>> BEGIN Dataset extract

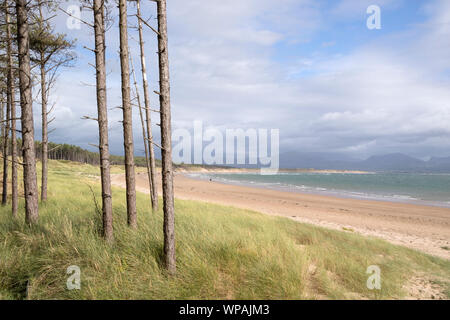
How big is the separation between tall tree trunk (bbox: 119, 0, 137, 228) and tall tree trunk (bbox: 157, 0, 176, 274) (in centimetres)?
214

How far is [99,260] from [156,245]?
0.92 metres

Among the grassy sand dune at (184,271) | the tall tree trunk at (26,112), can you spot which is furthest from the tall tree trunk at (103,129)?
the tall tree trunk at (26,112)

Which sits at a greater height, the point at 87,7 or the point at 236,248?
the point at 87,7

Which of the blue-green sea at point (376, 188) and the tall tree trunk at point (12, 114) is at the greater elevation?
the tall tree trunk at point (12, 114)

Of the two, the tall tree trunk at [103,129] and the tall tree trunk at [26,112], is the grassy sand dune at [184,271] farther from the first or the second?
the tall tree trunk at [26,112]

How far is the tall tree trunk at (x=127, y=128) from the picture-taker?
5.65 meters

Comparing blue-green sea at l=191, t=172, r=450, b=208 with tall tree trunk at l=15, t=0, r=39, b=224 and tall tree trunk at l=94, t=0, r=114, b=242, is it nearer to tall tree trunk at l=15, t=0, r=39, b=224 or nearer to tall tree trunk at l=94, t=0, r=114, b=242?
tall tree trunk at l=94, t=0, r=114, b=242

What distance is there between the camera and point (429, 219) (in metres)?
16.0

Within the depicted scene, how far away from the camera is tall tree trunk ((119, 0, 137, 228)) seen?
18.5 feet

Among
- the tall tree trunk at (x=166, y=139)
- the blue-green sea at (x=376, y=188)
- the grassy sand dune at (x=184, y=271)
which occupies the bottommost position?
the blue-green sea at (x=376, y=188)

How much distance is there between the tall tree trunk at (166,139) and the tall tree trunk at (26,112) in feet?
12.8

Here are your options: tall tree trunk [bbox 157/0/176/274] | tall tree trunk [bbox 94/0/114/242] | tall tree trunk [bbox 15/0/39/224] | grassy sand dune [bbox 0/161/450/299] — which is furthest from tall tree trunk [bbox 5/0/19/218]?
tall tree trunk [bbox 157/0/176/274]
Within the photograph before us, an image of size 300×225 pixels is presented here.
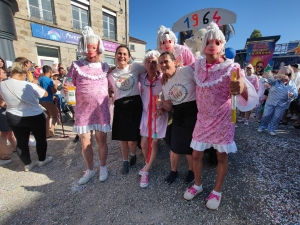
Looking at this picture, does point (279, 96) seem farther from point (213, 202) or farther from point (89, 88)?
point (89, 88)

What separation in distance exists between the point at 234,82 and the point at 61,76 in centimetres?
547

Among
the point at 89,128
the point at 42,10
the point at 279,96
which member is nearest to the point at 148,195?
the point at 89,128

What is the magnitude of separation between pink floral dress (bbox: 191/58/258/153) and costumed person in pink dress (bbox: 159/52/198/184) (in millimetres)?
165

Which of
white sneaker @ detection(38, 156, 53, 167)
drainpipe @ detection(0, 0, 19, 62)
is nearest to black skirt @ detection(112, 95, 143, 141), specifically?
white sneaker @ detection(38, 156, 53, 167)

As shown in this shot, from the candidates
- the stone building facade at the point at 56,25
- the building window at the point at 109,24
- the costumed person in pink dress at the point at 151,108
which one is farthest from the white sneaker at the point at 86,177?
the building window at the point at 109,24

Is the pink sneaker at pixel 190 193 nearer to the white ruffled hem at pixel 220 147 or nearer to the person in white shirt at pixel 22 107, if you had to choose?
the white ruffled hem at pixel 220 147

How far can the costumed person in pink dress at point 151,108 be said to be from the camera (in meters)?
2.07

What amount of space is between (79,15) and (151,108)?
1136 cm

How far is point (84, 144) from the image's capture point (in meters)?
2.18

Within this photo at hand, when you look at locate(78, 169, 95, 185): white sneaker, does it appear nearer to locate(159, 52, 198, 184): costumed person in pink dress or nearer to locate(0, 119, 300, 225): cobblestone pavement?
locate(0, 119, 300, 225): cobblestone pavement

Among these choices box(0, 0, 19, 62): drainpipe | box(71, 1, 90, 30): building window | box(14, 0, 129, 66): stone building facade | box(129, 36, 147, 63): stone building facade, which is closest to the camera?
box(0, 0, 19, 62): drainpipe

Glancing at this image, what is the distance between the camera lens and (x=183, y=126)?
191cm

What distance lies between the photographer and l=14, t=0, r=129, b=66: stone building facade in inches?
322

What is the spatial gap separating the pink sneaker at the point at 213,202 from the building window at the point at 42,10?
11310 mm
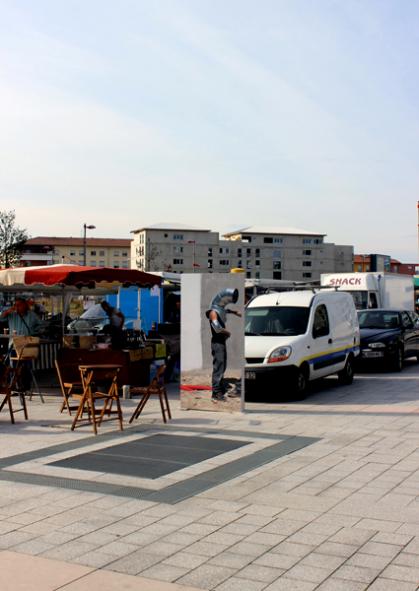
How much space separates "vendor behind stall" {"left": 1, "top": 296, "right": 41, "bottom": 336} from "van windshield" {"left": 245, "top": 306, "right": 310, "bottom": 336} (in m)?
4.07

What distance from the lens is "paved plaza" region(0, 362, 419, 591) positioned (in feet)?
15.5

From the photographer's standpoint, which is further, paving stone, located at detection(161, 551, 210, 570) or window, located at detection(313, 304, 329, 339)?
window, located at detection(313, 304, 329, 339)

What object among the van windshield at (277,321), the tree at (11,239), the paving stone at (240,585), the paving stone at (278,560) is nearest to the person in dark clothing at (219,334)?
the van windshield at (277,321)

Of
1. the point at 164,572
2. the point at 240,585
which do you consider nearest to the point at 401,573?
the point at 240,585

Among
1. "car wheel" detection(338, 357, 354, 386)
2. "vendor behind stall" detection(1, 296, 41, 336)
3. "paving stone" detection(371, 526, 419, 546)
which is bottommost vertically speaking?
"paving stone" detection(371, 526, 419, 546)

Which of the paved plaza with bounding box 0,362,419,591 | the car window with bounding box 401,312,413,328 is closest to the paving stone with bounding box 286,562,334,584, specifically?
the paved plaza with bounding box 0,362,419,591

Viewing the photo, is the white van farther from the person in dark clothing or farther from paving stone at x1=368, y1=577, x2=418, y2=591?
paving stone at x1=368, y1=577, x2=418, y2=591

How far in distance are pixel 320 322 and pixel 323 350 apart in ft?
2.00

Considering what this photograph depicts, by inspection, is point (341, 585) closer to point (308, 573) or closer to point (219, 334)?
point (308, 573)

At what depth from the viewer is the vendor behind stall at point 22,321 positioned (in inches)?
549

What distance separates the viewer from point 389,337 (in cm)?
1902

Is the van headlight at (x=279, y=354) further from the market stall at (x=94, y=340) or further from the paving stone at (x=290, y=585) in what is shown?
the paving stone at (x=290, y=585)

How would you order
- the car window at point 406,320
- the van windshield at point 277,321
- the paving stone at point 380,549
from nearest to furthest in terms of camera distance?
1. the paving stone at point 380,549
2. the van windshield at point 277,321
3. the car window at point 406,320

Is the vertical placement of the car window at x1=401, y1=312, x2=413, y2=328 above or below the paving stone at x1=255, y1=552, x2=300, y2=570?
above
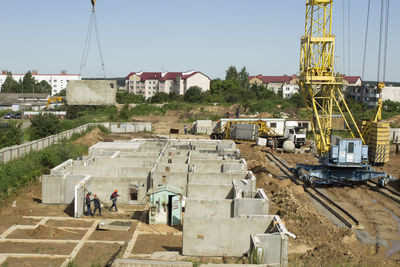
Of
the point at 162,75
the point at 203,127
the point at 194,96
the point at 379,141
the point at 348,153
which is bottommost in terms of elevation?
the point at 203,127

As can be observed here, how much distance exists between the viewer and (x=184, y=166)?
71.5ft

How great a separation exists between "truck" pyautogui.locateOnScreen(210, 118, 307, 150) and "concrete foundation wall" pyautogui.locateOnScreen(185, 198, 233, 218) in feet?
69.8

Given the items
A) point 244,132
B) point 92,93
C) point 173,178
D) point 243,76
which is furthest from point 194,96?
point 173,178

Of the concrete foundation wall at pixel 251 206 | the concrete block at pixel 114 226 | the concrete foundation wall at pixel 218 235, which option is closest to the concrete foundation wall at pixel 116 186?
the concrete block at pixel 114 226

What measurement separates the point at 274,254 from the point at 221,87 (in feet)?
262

>> END Dataset extract

### What is asked
Could you set out every line of the entries above as a numbered list, skipping the blank lines and leaving out the pictures?

### The result
1. How big is the separation between tall tree trunk (bbox: 119, 0, 137, 228) and tall tree trunk (bbox: 157, 0, 176, 274) (in centimetres)?
2. 214
3. How far is [99,260] from [156,245]?
4. 0.92 metres
5. Among the grassy sand dune at (184,271) | the tall tree trunk at (26,112), can you spot which is furthest from the tall tree trunk at (103,129)?
6. the tall tree trunk at (26,112)
7. Which sits at a greater height, the point at 87,7 or the point at 236,248?
8. the point at 87,7
9. Which of the blue-green sea at point (376, 188) and the tall tree trunk at point (12, 114) is at the greater elevation?
10. the tall tree trunk at point (12, 114)
11. Of the two, the tall tree trunk at [103,129] and the tall tree trunk at [26,112], is the grassy sand dune at [184,271] farther from the first or the second?
12. the tall tree trunk at [26,112]
13. How far is the tall tree trunk at (x=127, y=128) from the picture-taker?
14. 5.65 meters
15. Comparing blue-green sea at l=191, t=172, r=450, b=208 with tall tree trunk at l=15, t=0, r=39, b=224 and tall tree trunk at l=94, t=0, r=114, b=242, is it nearer to tall tree trunk at l=15, t=0, r=39, b=224 or nearer to tall tree trunk at l=94, t=0, r=114, b=242?
16. tall tree trunk at l=94, t=0, r=114, b=242
17. What distance is there between the camera and point (429, 219) (in metres)?
18. 16.0
19. Within the depicted scene, how far away from the camera is tall tree trunk ((119, 0, 137, 228)) seen?
20. 18.5 feet
21. Among
22. - the tall tree trunk at (x=166, y=139)
23. - the blue-green sea at (x=376, y=188)
24. - the grassy sand dune at (x=184, y=271)
25. which occupies the bottommost position?
26. the blue-green sea at (x=376, y=188)
27. How much distance is there between the tall tree trunk at (166,139) and the tall tree trunk at (26,112) in feet?
28. 12.8
29. Here are your options: tall tree trunk [bbox 157/0/176/274] | tall tree trunk [bbox 94/0/114/242] | tall tree trunk [bbox 15/0/39/224] | grassy sand dune [bbox 0/161/450/299] — which is furthest from tall tree trunk [bbox 5/0/19/218]?
30. tall tree trunk [bbox 157/0/176/274]
31. Within the photograph before us, an image of size 300×225 pixels is presented here.
32. Looking at this picture, does point (279, 96) seem farther from point (213, 202) or farther from point (89, 88)?
33. point (89, 88)
34. What separation in distance exists between the point at 234,82 and the point at 61,76 in centimetres?
35. 547
36. Among
37. the point at 89,128
38. the point at 42,10
39. the point at 279,96
40. which member is nearest to the point at 148,195?
41. the point at 89,128
42. What is the magnitude of separation between pink floral dress (bbox: 191/58/258/153) and costumed person in pink dress (bbox: 159/52/198/184) (in millimetres)?
43. 165
44. Which of
45. white sneaker @ detection(38, 156, 53, 167)
46. drainpipe @ detection(0, 0, 19, 62)
47. is nearest to black skirt @ detection(112, 95, 143, 141), specifically?
48. white sneaker @ detection(38, 156, 53, 167)
49. As shown in this shot, from the candidates
50. - the stone building facade at the point at 56,25
51. - the building window at the point at 109,24
52. - the costumed person in pink dress at the point at 151,108
53. which one is farthest from the white sneaker at the point at 86,177?
54. the building window at the point at 109,24
55. Is the pink sneaker at pixel 190 193 nearer to the white ruffled hem at pixel 220 147 or nearer to the person in white shirt at pixel 22 107, if you had to choose?
56. the white ruffled hem at pixel 220 147
57. How far can the costumed person in pink dress at point 151,108 be said to be from the camera (in meters)?
58. 2.07
59. What amount of space is between (79,15) and (151,108)?
60. 1136 cm
61. How far is point (84, 144) from the image's capture point (in meters)?
62. 2.18
63. Within this photo at hand, when you look at locate(78, 169, 95, 185): white sneaker, does it appear nearer to locate(159, 52, 198, 184): costumed person in pink dress or nearer to locate(0, 119, 300, 225): cobblestone pavement?
64. locate(0, 119, 300, 225): cobblestone pavement
65. Among these choices box(0, 0, 19, 62): drainpipe | box(71, 1, 90, 30): building window | box(14, 0, 129, 66): stone building facade | box(129, 36, 147, 63): stone building facade, which is closest to the camera?
66. box(0, 0, 19, 62): drainpipe
67. Glancing at this image, what is the distance between the camera lens and (x=183, y=126)?
68. 191cm
69. What distance lies between the photographer and l=14, t=0, r=129, b=66: stone building facade in inches?
70. 322
71. What is the spatial gap separating the pink sneaker at the point at 213,202 from the building window at the point at 42,10?
72. 11310 mm
73. How much space separates "vendor behind stall" {"left": 1, "top": 296, "right": 41, "bottom": 336} from "van windshield" {"left": 245, "top": 306, "right": 310, "bottom": 336} (in m)?
74. 4.07
75. What distance from the lens is "paved plaza" region(0, 362, 419, 591) positioned (in feet)?
76. 15.5
77. From the photographer's standpoint, which is further, paving stone, located at detection(161, 551, 210, 570) or window, located at detection(313, 304, 329, 339)?
78. window, located at detection(313, 304, 329, 339)
79. What object among the van windshield at (277,321), the tree at (11,239), the paving stone at (240,585), the paving stone at (278,560) is nearest to the person in dark clothing at (219,334)?
80. the van windshield at (277,321)
81. Of
82. 1. the point at 164,572
83. 2. the point at 240,585
84. which do you consider nearest to the point at 401,573?
85. the point at 240,585
86. Among
87. 1. "car wheel" detection(338, 357, 354, 386)
88. 2. "vendor behind stall" detection(1, 296, 41, 336)
89. 3. "paving stone" detection(371, 526, 419, 546)
90. which is bottommost vertically speaking?
91. "paving stone" detection(371, 526, 419, 546)
92. Which of the paved plaza with bounding box 0,362,419,591 | the car window with bounding box 401,312,413,328 is closest to the paving stone with bounding box 286,562,334,584, specifically?
93. the paved plaza with bounding box 0,362,419,591
94. Viewing the photo, is the white van farther from the person in dark clothing or farther from paving stone at x1=368, y1=577, x2=418, y2=591?
95. paving stone at x1=368, y1=577, x2=418, y2=591
96. How far in distance are pixel 320 322 and pixel 323 350 apart in ft?
97. 2.00
98. Considering what this photograph depicts, by inspection, is point (341, 585) closer to point (308, 573) or closer to point (219, 334)?
99. point (308, 573)
100. At what depth from the viewer is the vendor behind stall at point 22,321 positioned (in inches)?
101. 549
102. What distance separates the viewer from point 389,337 (in cm)?
103. 1902
104. Is the van headlight at (x=279, y=354) further from the market stall at (x=94, y=340) or further from the paving stone at (x=290, y=585) in what is shown?
105. the paving stone at (x=290, y=585)
106. How would you order
107. - the car window at point 406,320
108. - the van windshield at point 277,321
109. - the paving stone at point 380,549
110. from nearest to furthest in terms of camera distance?
111. 1. the paving stone at point 380,549
112. 2. the van windshield at point 277,321
113. 3. the car window at point 406,320
114. Is the vertical placement of the car window at x1=401, y1=312, x2=413, y2=328 above or below the paving stone at x1=255, y1=552, x2=300, y2=570?
115. above
116. Of
117. the point at 162,75
118. the point at 203,127
119. the point at 194,96
120. the point at 379,141
121. the point at 348,153
122. which is bottommost in terms of elevation?
123. the point at 203,127
124. As can be observed here, how much distance exists between the viewer and (x=184, y=166)?
125. 71.5ft
126. How great a separation exists between "truck" pyautogui.locateOnScreen(210, 118, 307, 150) and "concrete foundation wall" pyautogui.locateOnScreen(185, 198, 233, 218) in feet?
127. 69.8
128. Given the items
129. A) point 244,132
130. B) point 92,93
131. C) point 173,178
132. D) point 243,76
133. which is furthest from point 194,96?
134. point 173,178
135. Of the concrete foundation wall at pixel 251 206 | the concrete block at pixel 114 226 | the concrete foundation wall at pixel 218 235, which option is closest to the concrete foundation wall at pixel 116 186?
136. the concrete block at pixel 114 226
137. What measurement separates the point at 274,254 from the point at 221,87 (in feet)?
138. 262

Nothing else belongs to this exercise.